• [Fragmento]:
=====

Domingo 14 de julio de 2024, p. 19
Puerto Príncipe., Hace año y medio Philomene Dayiti tuvo que huir de las pandillas y refugiarse en una iglesia –adaptada en un campo para desplazados internos– de Puerto Príncipe. Su angustia es la de cientos de miles de haitianos en un país sometido a la violencia de las bandas armadas.
Me gustaría volver a casa, encontrar un lugar donde descansar. No puedo quedarme aquí por siempre
, dice esta mujer a la AFP.
Dayiti, de 65 años, vivía en Bas-Delmas, un municipio peligroso del área metropolitana de la capital, donde sobrevivía vendiendo productos en la calle. Cuando los enfrentamientos entre pandillas la obligaron a huir de su barrio, encontró refugio en la iglesia internacional primitiva, a las afueras de Puerto Príncipe.
El pequeño patio del lugar se ha convertido en un campamento improvisado donde se hacinan 800 personas, que guardan sus pertenencias colgadas en las paredes o en cuerdas de tender la ropa.
Como Dayiti, numerosos haitianos han abandonado sus hogares por temor a las bandas, activas desde hace años en el país y que han redoblado sus acciones desde febrero, cuando las pandillas lanzaron ataques coordinados contra puntos neurálgicos de la capital, en lo que se interpretó como una provocación contra el primer ministro de entonces, Ariel Henry, quien acabó dimitiendo y autoridades de transición asumieron el poder con una tarea monumental por delante.
Un 80 por ciento de Puerto Príncipe está en manos de las pandillas, acusadas de asesinatos, violaciones, saqueos y secuestros. Y según la Organización Internacional para las Migraciones, hay cerca de 600 mil desplazados internos en la isla.
Roberto, que vivía en una pequeña comunidad en Croix-Des-Bouquets, cerca de la capital, también encontró refugio en la iglesia.
En la mañana del 21 de enero de 2023, mientras estábamos ocupados en nuestras tareas diarias, oímos varios disparos
, cuenta este padre de dos adolescentes. “Luego vimos cómo bandidos armados invadían la zona. Nos dijeron que mantuviéramos la calma y que el barrio estaba bajo su control.

=====

[Datos recopilados]
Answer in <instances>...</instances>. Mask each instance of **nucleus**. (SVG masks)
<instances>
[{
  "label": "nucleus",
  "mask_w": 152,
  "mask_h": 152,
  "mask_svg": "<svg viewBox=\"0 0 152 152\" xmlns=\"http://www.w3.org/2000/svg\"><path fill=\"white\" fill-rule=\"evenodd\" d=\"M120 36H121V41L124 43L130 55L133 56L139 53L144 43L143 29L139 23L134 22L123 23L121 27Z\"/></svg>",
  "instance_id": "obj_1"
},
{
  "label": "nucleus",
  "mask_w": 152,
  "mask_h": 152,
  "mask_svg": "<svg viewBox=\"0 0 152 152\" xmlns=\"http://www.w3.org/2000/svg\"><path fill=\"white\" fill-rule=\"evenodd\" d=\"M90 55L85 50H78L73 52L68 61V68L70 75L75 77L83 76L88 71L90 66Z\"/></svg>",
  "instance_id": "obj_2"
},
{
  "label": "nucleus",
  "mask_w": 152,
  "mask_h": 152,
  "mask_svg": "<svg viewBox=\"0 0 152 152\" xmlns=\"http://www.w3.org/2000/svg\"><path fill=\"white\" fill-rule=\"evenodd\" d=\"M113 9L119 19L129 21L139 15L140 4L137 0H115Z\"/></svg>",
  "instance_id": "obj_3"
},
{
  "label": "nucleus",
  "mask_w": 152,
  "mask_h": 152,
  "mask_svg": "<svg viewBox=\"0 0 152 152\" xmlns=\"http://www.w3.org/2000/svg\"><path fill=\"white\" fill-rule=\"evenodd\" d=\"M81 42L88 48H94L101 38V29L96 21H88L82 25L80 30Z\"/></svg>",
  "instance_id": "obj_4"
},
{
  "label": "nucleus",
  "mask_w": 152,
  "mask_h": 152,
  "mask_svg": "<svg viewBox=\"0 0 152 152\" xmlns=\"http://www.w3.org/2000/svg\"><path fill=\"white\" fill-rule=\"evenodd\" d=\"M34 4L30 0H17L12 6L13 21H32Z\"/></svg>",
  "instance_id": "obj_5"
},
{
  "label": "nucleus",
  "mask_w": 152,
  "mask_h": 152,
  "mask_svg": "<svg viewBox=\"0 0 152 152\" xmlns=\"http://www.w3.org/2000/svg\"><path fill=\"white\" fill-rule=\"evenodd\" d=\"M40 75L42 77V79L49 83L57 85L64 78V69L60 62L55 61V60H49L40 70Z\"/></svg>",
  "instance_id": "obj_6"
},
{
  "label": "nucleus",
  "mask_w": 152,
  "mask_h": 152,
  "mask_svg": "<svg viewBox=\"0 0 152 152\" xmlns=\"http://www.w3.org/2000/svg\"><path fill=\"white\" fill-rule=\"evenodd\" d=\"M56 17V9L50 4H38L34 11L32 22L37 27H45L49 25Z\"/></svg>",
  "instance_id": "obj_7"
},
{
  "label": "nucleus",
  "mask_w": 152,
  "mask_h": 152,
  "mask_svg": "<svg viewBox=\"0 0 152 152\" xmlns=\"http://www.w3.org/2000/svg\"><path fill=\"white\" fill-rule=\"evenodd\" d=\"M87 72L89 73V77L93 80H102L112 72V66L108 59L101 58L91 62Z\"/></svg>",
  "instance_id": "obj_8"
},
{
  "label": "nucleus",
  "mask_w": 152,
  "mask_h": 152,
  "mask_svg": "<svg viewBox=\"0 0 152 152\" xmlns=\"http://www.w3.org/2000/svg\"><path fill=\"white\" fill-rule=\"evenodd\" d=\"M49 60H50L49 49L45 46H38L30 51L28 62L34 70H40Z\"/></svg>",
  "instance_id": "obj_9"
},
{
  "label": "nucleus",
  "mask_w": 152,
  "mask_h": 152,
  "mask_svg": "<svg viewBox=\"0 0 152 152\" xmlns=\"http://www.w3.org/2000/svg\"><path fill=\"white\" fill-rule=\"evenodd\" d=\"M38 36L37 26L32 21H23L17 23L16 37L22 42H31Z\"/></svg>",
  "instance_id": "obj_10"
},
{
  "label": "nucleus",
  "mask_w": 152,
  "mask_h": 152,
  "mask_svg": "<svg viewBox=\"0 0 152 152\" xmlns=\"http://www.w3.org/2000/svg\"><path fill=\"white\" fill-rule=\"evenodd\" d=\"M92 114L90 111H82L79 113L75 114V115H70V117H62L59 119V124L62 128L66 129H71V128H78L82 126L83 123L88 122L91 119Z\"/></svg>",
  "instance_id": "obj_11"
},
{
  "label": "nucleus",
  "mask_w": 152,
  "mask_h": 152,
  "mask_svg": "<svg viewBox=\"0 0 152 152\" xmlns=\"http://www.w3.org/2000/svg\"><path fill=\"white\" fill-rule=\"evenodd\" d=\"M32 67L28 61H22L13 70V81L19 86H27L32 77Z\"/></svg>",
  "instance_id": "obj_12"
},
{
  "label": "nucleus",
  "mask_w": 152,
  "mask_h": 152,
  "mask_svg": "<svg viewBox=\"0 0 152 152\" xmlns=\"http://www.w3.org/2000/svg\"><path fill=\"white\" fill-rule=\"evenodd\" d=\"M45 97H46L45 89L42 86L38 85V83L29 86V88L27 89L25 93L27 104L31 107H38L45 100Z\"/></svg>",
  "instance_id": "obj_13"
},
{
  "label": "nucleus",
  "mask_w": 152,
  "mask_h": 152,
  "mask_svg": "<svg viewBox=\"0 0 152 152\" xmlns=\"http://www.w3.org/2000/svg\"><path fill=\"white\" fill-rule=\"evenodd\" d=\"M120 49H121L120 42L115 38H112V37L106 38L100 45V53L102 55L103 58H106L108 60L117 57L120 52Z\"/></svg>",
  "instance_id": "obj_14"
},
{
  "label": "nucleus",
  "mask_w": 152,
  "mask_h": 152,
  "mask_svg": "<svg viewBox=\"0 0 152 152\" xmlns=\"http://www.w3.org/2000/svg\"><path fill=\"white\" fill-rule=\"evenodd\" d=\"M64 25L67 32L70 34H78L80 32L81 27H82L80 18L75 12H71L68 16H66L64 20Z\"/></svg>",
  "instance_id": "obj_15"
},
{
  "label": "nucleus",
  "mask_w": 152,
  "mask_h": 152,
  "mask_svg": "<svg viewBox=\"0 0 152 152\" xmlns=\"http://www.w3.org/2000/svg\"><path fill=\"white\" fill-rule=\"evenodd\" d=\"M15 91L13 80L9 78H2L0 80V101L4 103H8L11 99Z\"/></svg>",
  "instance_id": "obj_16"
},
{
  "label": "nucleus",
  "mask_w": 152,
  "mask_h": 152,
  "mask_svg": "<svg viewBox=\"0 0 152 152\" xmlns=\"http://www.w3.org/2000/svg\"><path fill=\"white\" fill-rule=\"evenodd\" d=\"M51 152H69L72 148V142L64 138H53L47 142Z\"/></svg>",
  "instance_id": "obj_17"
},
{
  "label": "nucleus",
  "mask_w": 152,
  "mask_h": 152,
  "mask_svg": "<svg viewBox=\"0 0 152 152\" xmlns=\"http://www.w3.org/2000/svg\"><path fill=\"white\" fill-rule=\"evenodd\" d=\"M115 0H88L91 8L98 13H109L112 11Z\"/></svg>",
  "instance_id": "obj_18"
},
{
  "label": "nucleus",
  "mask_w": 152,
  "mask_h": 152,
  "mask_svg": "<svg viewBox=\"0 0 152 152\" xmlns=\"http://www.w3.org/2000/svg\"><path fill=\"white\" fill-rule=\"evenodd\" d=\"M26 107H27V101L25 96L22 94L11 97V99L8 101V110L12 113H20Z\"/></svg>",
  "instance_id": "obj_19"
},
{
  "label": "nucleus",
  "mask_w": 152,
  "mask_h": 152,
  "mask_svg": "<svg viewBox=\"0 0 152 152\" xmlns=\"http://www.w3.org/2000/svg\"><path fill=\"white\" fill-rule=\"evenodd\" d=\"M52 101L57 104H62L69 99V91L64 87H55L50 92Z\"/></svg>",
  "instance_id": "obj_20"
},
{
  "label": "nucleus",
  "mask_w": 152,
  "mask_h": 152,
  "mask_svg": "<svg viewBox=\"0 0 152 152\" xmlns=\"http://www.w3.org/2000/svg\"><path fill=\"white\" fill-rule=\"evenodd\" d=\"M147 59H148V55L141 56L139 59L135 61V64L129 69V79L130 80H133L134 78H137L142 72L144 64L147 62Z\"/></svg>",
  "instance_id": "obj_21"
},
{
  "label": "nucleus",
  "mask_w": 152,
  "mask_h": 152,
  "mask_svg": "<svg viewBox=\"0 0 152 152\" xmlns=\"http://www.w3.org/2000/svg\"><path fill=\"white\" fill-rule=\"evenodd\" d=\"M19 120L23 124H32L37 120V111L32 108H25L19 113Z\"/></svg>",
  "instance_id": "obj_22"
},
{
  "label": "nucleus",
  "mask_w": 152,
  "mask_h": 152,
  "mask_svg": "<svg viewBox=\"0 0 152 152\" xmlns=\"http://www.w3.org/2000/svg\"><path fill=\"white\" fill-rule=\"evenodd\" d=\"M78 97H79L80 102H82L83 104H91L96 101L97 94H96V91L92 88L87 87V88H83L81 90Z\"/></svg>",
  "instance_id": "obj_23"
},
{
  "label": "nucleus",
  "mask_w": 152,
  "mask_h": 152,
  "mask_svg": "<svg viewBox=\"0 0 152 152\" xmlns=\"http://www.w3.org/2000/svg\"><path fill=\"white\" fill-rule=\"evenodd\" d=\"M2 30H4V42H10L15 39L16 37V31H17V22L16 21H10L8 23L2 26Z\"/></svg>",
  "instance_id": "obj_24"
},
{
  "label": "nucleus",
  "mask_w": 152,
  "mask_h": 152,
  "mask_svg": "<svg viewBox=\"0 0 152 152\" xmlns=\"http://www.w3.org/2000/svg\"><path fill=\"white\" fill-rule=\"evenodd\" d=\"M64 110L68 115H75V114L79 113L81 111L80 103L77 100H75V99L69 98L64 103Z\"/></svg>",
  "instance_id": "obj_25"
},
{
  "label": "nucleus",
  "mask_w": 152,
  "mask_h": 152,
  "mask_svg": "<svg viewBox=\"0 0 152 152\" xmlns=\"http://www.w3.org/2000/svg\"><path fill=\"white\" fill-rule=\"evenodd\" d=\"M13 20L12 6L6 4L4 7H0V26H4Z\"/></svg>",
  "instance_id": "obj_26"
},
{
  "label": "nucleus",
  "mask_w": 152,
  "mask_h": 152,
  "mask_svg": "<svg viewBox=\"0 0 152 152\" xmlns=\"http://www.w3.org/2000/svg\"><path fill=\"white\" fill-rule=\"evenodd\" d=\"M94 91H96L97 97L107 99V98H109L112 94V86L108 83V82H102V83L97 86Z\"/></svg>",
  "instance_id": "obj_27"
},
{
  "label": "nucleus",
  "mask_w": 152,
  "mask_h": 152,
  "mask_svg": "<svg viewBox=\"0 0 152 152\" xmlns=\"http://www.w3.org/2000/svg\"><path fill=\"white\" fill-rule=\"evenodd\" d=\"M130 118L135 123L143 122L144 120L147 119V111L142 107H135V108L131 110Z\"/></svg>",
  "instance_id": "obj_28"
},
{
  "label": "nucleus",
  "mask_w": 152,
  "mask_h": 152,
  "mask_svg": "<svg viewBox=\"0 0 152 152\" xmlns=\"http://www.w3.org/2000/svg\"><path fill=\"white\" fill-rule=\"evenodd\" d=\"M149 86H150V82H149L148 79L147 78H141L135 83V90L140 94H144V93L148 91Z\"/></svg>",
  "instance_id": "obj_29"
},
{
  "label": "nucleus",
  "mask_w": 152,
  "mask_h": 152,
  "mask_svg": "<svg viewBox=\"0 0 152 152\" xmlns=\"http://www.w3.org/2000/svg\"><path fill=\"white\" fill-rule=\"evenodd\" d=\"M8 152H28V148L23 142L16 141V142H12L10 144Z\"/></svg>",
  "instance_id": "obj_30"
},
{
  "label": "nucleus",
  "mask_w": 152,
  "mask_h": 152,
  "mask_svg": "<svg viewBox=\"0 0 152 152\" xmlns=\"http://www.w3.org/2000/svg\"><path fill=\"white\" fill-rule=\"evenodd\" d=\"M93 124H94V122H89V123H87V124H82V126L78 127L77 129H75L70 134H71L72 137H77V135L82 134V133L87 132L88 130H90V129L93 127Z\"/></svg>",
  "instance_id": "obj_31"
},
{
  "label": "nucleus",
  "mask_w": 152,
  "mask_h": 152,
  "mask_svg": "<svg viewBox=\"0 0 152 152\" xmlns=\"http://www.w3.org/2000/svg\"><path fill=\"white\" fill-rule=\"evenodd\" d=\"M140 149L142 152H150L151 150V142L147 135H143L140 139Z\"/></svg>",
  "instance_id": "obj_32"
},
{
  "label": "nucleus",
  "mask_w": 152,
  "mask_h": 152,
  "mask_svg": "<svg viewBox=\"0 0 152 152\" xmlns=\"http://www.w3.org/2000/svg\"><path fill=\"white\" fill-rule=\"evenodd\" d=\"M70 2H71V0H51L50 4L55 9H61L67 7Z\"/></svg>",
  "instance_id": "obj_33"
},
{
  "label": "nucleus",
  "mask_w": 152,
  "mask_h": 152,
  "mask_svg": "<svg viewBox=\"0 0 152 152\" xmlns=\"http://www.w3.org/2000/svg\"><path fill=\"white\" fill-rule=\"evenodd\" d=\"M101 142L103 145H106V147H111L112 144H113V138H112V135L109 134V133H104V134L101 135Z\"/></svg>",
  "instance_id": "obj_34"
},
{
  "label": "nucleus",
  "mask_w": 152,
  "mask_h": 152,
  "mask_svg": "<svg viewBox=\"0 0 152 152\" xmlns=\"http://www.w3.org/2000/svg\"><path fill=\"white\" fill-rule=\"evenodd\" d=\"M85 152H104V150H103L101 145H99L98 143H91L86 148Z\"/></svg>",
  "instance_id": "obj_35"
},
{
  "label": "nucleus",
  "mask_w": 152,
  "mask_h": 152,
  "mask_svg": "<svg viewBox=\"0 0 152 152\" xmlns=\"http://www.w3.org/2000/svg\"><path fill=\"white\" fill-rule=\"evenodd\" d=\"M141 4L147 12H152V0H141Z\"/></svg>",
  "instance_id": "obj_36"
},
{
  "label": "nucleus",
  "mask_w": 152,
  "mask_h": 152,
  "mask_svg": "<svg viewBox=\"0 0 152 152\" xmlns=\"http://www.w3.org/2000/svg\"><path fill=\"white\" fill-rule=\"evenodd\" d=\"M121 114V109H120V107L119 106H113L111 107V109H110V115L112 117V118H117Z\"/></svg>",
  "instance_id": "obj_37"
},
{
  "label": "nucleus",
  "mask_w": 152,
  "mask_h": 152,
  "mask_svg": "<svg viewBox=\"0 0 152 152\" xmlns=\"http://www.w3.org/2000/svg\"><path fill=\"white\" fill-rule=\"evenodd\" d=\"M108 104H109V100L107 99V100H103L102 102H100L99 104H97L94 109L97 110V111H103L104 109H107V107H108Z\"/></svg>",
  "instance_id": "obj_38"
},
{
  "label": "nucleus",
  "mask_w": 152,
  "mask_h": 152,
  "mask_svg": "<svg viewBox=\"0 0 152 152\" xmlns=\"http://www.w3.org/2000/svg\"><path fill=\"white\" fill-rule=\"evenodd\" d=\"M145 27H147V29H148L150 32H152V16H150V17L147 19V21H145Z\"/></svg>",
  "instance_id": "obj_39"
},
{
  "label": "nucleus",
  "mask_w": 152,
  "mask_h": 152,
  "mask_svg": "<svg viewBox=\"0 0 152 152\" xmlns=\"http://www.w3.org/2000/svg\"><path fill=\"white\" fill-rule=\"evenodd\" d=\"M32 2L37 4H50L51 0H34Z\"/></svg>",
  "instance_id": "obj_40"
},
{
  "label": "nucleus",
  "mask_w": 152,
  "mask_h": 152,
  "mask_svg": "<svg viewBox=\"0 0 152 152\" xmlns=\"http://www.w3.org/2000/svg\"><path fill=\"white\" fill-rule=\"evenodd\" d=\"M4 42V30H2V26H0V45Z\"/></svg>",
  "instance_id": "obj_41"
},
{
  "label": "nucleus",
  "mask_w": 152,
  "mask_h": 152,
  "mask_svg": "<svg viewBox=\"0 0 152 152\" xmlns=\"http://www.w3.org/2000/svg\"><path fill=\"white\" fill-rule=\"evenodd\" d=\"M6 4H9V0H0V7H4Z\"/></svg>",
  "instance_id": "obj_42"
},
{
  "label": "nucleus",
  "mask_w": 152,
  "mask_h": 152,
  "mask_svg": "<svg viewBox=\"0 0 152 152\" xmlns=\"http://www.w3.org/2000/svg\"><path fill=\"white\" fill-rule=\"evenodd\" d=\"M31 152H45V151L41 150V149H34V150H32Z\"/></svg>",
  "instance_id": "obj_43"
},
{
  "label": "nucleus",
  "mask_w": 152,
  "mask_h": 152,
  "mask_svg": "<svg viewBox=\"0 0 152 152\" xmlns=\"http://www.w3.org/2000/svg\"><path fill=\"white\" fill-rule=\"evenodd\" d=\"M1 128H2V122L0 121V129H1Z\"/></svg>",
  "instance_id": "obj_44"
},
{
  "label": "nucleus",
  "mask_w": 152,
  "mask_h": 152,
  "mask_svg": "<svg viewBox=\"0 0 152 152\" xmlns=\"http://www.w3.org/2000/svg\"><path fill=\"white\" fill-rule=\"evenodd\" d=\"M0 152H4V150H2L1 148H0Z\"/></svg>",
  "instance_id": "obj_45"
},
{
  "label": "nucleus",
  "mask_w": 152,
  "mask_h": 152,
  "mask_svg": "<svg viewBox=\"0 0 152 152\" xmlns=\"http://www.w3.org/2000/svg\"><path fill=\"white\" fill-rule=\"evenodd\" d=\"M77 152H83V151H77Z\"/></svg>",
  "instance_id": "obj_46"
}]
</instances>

=====

• [Preguntas de estudio]:
(a) Según el fragmento sobre los desplazados de Haití, ¿cuántas personas se hacinan en el patio de la iglesia?
(b) Traduce al inglés esta oración del fragmento sobre los desplazados de Haití: "Un 80 por ciento de Puerto Príncipe está en manos de las pandillas, acusadas de asesinatos, violaciones, saqueos y secuestros."
(c) Prosigue el fragmento sobre los desplazados de Haití a continuación de su última oración.

• [Resultados del ejercicio]:
(a) 800 personas.

(b) Eighty percent of Port-au-Prince is in the hands of the gangs, which are accused of murders, rapes, looting, and kidnappings.

(c)
Entre balas, no es nuestro sitio
Dispararon toda la noche y cuando vimos eso, como somos buenos padres, entendimos que éste ya no era nuestro lugar
, dice.
Roberto y su familia se marcharon a escondidas sin llevarse ni ropa extra. Quisieron evitar así que los pandilleros los usaran como escudo humano en caso de operación policial, una práctica habitual según varios testigos. Destruyeron todos mis bienes. Yo tenía un coche, una tienda. Ya no tengo nada, he caído a lo más bajo
, lamenta Roberto.
El pastor de la Iglesia internacional primitiva, Meus Lotaire, reconoce que la convivencia entre desplazados no siempre es sencilla, pues exige mucho (esfuerzo) gestionar a todas estas personas (que vienen) de lugares distintos
y deben compartir un espacio limitado, asegura este hombre de 61 años. “Tenemos problemas de todo tipo, como los baños insuficientes.
Hay tantas personas aquí (...), está lleno de gente
, dice. A veces no pueden respirar
.
La oenegé Alima, con sus unidades médicas móviles, es la que les ofrece apoyo en salud, ya que varios hospitales tuvieron que cerrar o reducir sus actividades por culpa de la violencia pandillera.